**Task description:** The records that follow must be reproduced in full, exactly as written.

**Record set:**
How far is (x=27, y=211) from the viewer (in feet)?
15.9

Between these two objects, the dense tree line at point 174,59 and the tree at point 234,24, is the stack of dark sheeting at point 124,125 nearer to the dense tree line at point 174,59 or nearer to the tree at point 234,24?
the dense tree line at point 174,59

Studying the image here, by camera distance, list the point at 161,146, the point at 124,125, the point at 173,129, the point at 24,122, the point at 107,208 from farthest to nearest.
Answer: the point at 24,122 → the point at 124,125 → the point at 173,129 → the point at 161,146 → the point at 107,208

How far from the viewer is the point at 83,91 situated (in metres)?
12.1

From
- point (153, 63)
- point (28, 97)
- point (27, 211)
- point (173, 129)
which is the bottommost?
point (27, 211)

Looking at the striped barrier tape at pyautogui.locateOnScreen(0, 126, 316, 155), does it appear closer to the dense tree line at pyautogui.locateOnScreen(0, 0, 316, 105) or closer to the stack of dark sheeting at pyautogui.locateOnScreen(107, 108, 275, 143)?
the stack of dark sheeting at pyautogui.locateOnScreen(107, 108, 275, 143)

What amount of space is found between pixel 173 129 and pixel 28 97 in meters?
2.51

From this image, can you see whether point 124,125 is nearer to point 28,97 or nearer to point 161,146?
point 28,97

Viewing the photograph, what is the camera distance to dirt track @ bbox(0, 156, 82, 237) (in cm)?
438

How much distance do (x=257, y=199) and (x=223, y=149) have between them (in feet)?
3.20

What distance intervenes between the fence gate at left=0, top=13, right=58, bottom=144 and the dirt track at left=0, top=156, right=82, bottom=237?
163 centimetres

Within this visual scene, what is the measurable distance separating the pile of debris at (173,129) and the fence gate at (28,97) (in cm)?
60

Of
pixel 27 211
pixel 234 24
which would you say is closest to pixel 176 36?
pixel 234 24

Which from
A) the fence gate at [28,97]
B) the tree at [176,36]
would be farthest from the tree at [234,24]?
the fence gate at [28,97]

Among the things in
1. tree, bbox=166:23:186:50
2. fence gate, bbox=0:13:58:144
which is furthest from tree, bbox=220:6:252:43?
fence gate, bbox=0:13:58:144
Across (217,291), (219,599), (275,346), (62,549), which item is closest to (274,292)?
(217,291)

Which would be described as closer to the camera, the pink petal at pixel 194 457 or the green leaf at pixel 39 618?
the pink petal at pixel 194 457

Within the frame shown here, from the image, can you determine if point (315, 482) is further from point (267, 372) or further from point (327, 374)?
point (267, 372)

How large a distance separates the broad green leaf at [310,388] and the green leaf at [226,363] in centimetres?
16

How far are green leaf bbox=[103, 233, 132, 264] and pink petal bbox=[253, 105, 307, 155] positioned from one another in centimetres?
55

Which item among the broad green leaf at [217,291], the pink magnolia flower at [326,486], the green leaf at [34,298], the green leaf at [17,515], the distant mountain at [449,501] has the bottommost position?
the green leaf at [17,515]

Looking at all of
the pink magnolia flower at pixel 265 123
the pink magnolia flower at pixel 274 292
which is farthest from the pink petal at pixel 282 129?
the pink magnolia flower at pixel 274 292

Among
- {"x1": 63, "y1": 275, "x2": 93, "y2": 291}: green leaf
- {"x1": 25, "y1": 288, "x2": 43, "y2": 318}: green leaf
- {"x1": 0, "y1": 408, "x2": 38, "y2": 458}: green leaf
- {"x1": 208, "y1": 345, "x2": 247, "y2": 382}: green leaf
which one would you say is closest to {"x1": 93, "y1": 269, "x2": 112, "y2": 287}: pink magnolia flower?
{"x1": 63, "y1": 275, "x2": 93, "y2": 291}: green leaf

**Response to the task:**
How far is (x=27, y=211) from the viewer (in feet)?
15.9

Between these two objects, the dense tree line at point 174,59 and the tree at point 234,24, is the stack of dark sheeting at point 124,125 nearer to the dense tree line at point 174,59 or nearer to the tree at point 234,24?
the dense tree line at point 174,59

Studying the image here, by camera distance, list the point at 161,146, the point at 124,125, the point at 173,129, the point at 24,122, the point at 107,208 from farthest to nearest.
Answer: the point at 24,122 → the point at 124,125 → the point at 173,129 → the point at 161,146 → the point at 107,208

How far from the viewer is the point at 83,91 situated (in metres)?
12.1

From
- point (153, 63)
- point (28, 97)
- point (27, 211)
- point (173, 129)
which is the bottommost?
point (27, 211)

Looking at the striped barrier tape at pyautogui.locateOnScreen(0, 126, 316, 155), does it appear closer to the dense tree line at pyautogui.locateOnScreen(0, 0, 316, 105) or closer to the stack of dark sheeting at pyautogui.locateOnScreen(107, 108, 275, 143)?
the stack of dark sheeting at pyautogui.locateOnScreen(107, 108, 275, 143)

What amount of space is found between pixel 173 129 and pixel 28 97 in meters?
2.51

From this image, can you see whether point 124,125 is nearer to point 28,97 or nearer to point 161,146?
point 28,97

Viewing the photograph, what is the camera distance to dirt track @ bbox(0, 156, 82, 237) (in cm)?
438

How much distance do (x=257, y=199) and (x=223, y=149) have between them (in feet)?
3.20

What distance intervenes between the fence gate at left=0, top=13, right=58, bottom=144 and the dirt track at left=0, top=156, right=82, bottom=237?
163 centimetres

Within this visual scene, what is the measurable distance separating the pile of debris at (173,129) and the fence gate at (28,97) (in cm)?
60

Of
pixel 27 211
pixel 234 24
which would you say is closest to pixel 176 36?
pixel 234 24

Which from
A) the fence gate at [28,97]
B) the tree at [176,36]
would be farthest from the tree at [234,24]?
the fence gate at [28,97]

Among the things in
1. tree, bbox=166:23:186:50
2. fence gate, bbox=0:13:58:144
which is furthest from tree, bbox=220:6:252:43?
fence gate, bbox=0:13:58:144
Across (217,291), (219,599), (275,346), (62,549), which item is closest to (274,292)?
(217,291)

Which would be described as closer to the camera, the pink petal at pixel 194 457 or the green leaf at pixel 39 618?
the pink petal at pixel 194 457

Within the frame shown here, from the image, can you determine if point (315, 482) is further from point (267, 372) or further from point (327, 374)?
point (267, 372)

How large a distance separates the broad green leaf at [310,388] and the green leaf at [226,363] in centimetres?
16

How far are green leaf bbox=[103, 233, 132, 264] and pink petal bbox=[253, 105, 307, 155] positioned from one another in centimetres?
55

Which item among the broad green leaf at [217,291], the pink magnolia flower at [326,486], the green leaf at [34,298], the green leaf at [17,515], the distant mountain at [449,501] has the bottommost position?
the green leaf at [17,515]

Looking at all of
the pink magnolia flower at pixel 265 123
the pink magnolia flower at pixel 274 292
which is farthest from the pink petal at pixel 282 129?
the pink magnolia flower at pixel 274 292

Among
- {"x1": 63, "y1": 275, "x2": 93, "y2": 291}: green leaf
- {"x1": 25, "y1": 288, "x2": 43, "y2": 318}: green leaf
- {"x1": 0, "y1": 408, "x2": 38, "y2": 458}: green leaf
- {"x1": 208, "y1": 345, "x2": 247, "y2": 382}: green leaf
which one would you say is closest to {"x1": 93, "y1": 269, "x2": 112, "y2": 287}: pink magnolia flower?
{"x1": 63, "y1": 275, "x2": 93, "y2": 291}: green leaf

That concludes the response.